Le ministre de l’Intérieur Bernard Cazeneuve s’est récemment félicité des progrès réalisés par ses services dans la lutte contre l’immigration clandestine. Selon les chiffres du ministère, 226 filières ont été démantelées en 2014. Record historique, ce chiffre marque une progression de 11 % par rapport à 2013 (203 filières démantelées) et de 27 % par rapport à 2012 (178). Ces indicateurs sont repris parmi les « 10 chiffres qui vont vous surprendre sur l’immigration en France » du site gouvernement.fr, qui les présente comme la preuve que « la France est efficace contre les filières qui tentent d’exploiter la misère humaine à des fins marchandes ».

Cette interprétation pose néanmoins plus question qu’il n’y paraît. Ces statistiques, comme de nombreux indicateurs élaborés pour le suivi de la criminalité, ont la particularité de porter sur des objets en temps normaux invisibles, en partie révélés par l’activité des agents chargés de les réprimer. Leur dénombrement dépend ainsi tout autant de leur fréquence réelle que de l’intensité avec laquelle ces agents luttent contre eux et contribuent donc à les mettre en lumière. Dans le cas des filières d’immigration clandestine, dans quelle mesure la croissance du nombre de démantèlements est-elle le signe de l’efficacité de la lutte ou de la démultiplication de ces filières ? Forçons le trait et imaginons que le nombre réel (mais inconnu) de ces filières ait augmenté de 20 % entre 2013 et 2014 : cette croissance de 11 % du nombre de filières démantelées serait au contraire le constat d’un échec.
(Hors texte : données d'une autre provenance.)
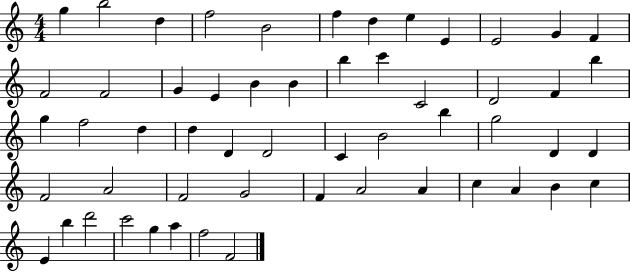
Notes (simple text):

G5/q B5/h D5/q F5/h B4/h F5/q D5/q E5/q E4/q E4/h G4/q F4/q F4/h F4/h G4/q E4/q B4/q B4/q B5/q C6/q C4/h D4/h F4/q B5/q G5/q F5/h D5/q D5/q D4/q D4/h C4/q B4/h B5/q G5/h D4/q D4/q F4/h A4/h F4/h G4/h F4/q A4/h A4/q C5/q A4/q B4/q C5/q E4/q B5/q D6/h C6/h G5/q A5/q F5/h F4/h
On peut enfin s’interroger sur la pertinence du raisonnement conduisant à interpréter cette hausse comme un marqueur d’efficacité : n’est-elle pas également le signe de l’incapacité de notre nation et de l’Europe à lutter contre les désordres géopolitiques mondiaux qui jettent cette foule sur les routes de l’exode ? Ce benchmark – terme consacré dans la novlangue managériale en vogue pour désigner un point de référence – est un excellent exemple de la profonde ambiguïté que véhiculent ces indicateurs malgré l’apparente évidence de leur objectivité.